START Input data
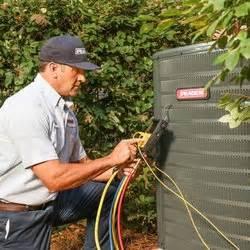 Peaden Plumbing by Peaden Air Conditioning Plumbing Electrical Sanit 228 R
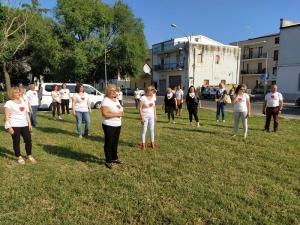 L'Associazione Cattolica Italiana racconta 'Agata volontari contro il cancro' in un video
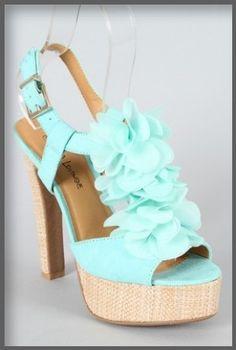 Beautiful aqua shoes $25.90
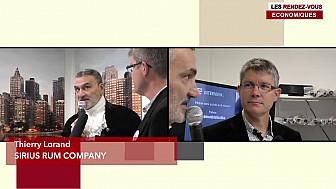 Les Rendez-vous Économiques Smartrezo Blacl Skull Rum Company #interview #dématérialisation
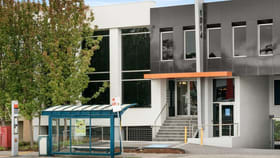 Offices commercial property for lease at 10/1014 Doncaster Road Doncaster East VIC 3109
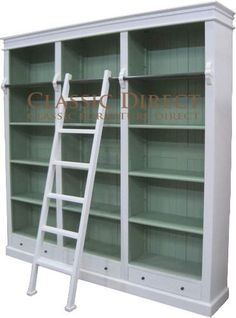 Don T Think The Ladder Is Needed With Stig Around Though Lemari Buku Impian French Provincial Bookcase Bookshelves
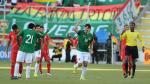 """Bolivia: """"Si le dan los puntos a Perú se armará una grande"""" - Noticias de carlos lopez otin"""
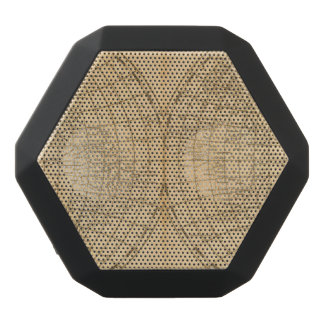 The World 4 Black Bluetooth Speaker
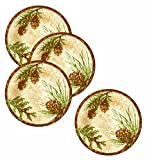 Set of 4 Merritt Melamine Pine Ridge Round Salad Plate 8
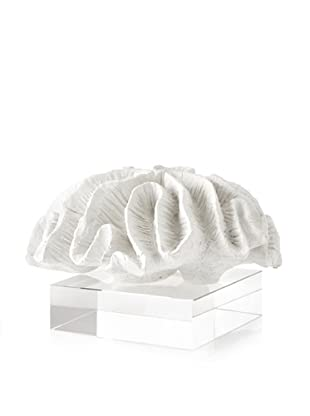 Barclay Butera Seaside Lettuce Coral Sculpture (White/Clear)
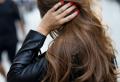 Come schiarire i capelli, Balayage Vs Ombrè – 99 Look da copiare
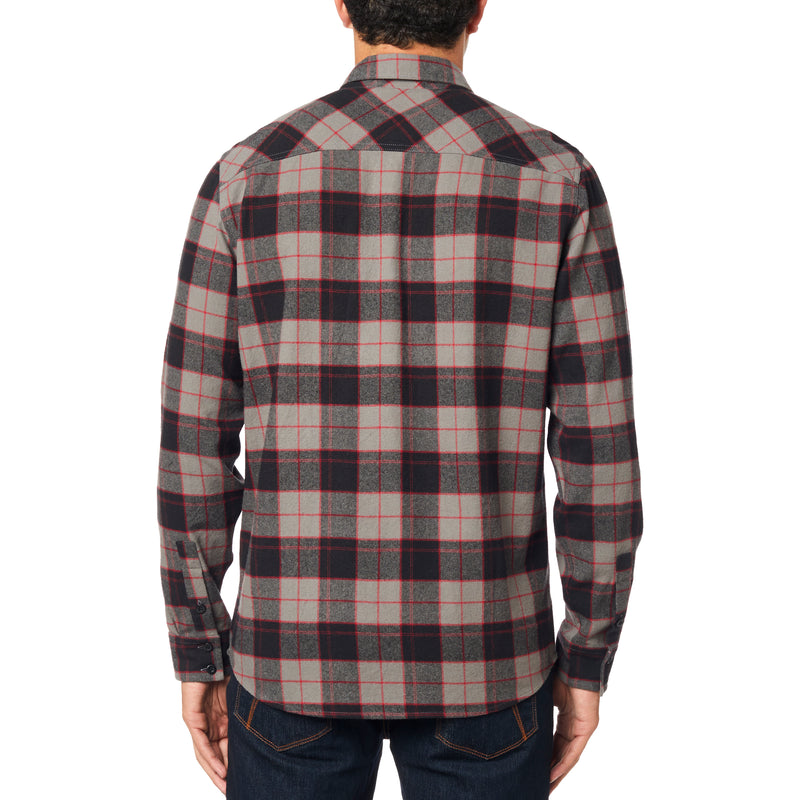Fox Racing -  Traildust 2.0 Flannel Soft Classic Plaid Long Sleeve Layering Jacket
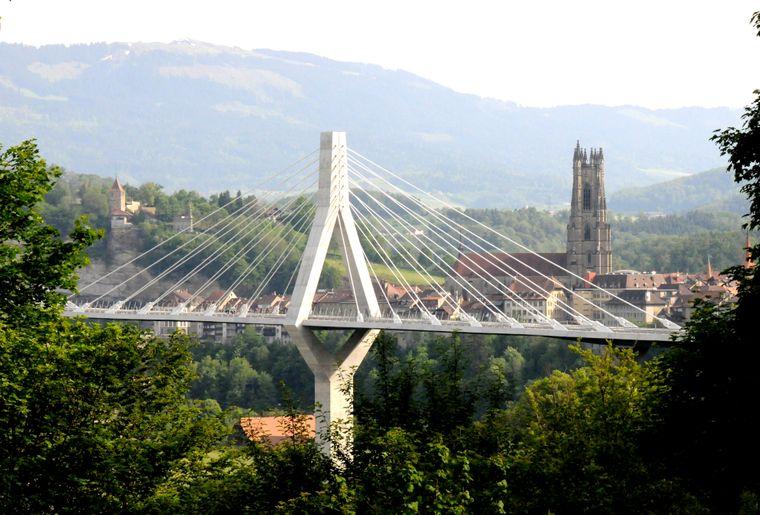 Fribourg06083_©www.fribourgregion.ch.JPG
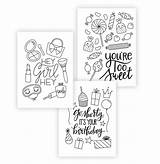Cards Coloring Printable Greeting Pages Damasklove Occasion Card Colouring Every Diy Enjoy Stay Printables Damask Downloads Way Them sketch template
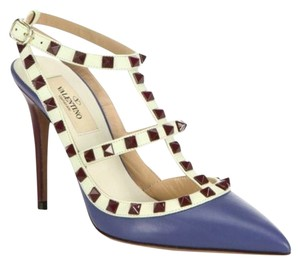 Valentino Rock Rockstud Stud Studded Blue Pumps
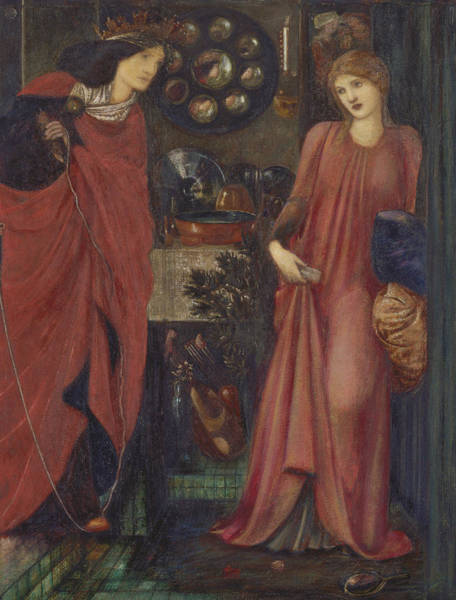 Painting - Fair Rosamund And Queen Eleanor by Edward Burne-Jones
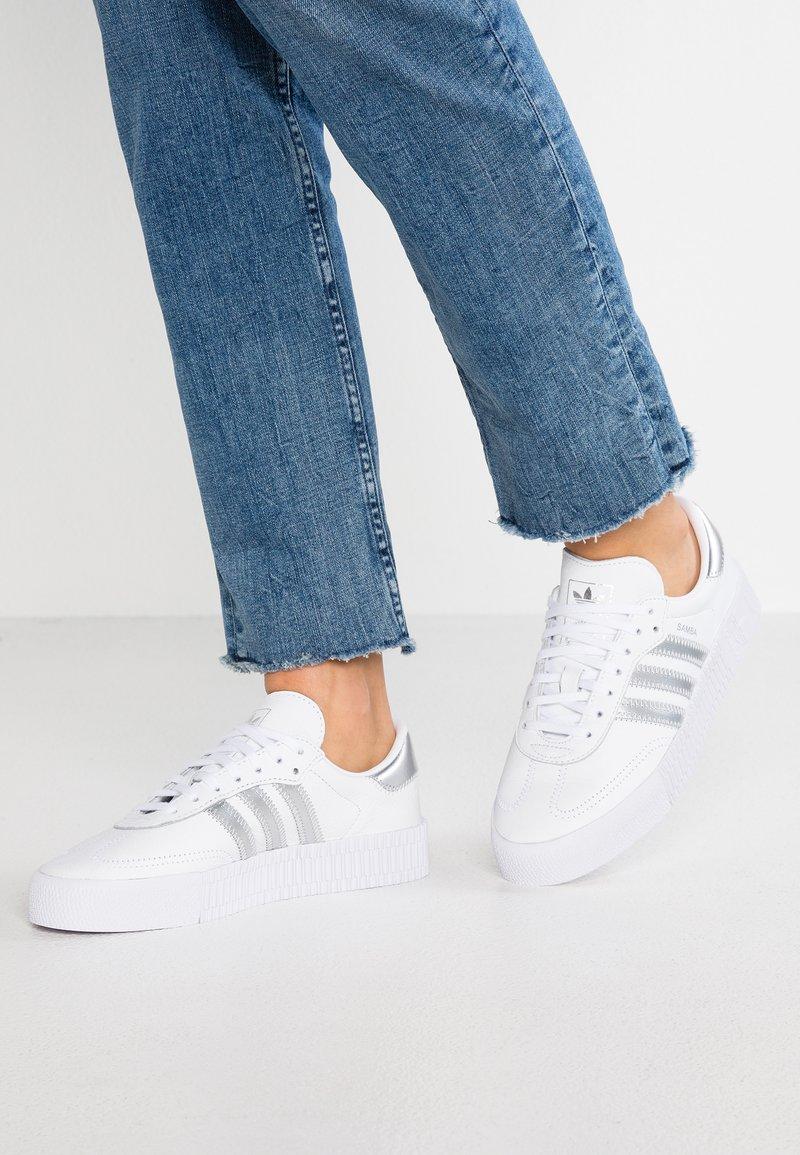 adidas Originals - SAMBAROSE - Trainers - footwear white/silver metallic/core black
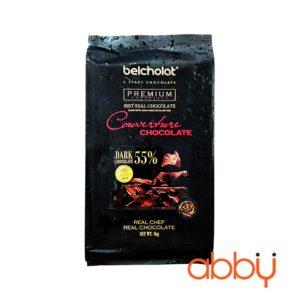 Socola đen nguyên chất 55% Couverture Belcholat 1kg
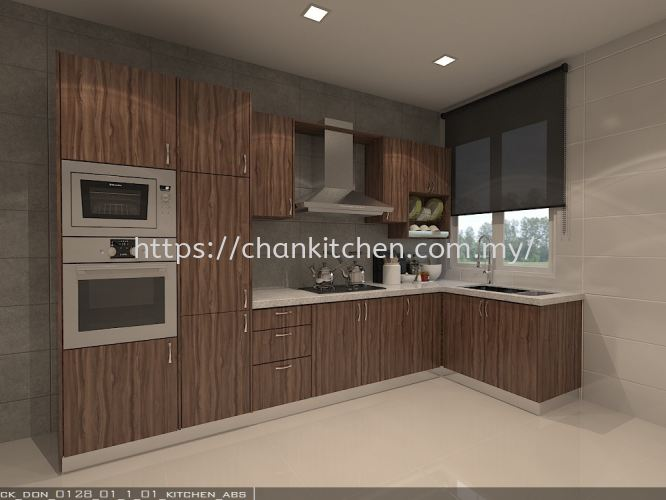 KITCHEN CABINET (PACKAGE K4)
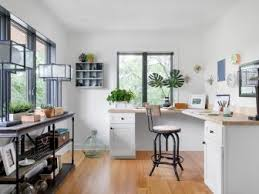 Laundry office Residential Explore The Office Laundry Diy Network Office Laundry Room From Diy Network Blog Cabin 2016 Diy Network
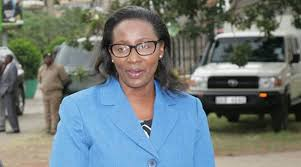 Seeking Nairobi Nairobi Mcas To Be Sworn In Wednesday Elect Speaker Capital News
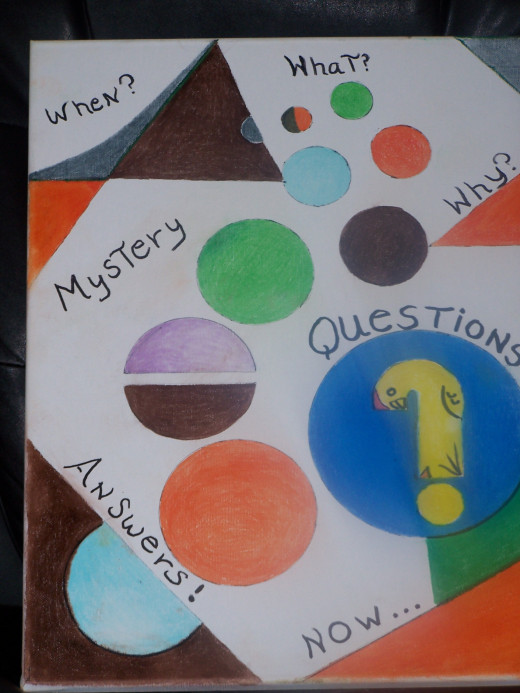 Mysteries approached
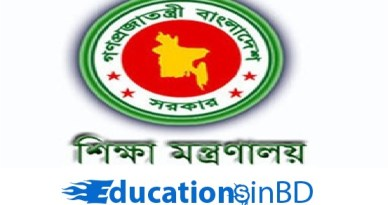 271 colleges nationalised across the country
END Input data
* _Exercise brief_: When you output the entries, keep each line exactly as it is and leave out any pictures.

* _Solution below_:
 Peaden Plumbing by Peaden Air Conditioning Plumbing Electrical Sanit 228 R
 L'Associazione Cattolica Italiana racconta 'Agata volontari contro il cancro' in un video
 Beautiful aqua shoes $25.90
 Les Rendez-vous Économiques Smartrezo Blacl Skull Rum Company #interview #dématérialisation
 Offices commercial property for lease at 10/1014 Doncaster Road Doncaster East VIC 3109
 Don T Think The Ladder Is Needed With Stig Around Though Lemari Buku Impian French Provincial Bookcase Bookshelves
 """Bolivia: """"Si le dan los puntos a Perú se armará una grande"""" - Noticias de carlos lopez otin"""
 The World 4 Black Bluetooth Speaker
 Set of 4 Merritt Melamine Pine Ridge Round Salad Plate 8
 Barclay Butera Seaside Lettuce Coral Sculpture (White/Clear)
 Come schiarire i capelli, Balayage Vs Ombrè – 99 Look da copiare
Fox Racing -  Traildust 2.0 Flannel Soft Classic Plaid Long Sleeve Layering Jacket
 Fribourg06083_©www.fribourgregion.ch.JPG
Cards Coloring Printable Greeting Pages Damasklove Occasion Card Colouring Every Diy Enjoy Stay Printables Damask Downloads Way Them sketch template
 Valentino Rock Rockstud Stud Studded Blue Pumps
 Painting - Fair Rosamund And Queen Eleanor by Edward Burne-Jones
 adidas Originals - SAMBAROSE - Trainers - footwear white/silver metallic/core black
 Socola đen nguyên chất 55% Couverture Belcholat 1kg
 KITCHEN CABINET (PACKAGE K4)
 Laundry office Residential Explore The Office Laundry Diy Network Office Laundry Room From Diy Network Blog Cabin 2016 Diy Network
 Seeking Nairobi Nairobi Mcas To Be Sworn In Wednesday Elect Speaker Capital News
 Mysteries approached
 271 colleges nationalised across the country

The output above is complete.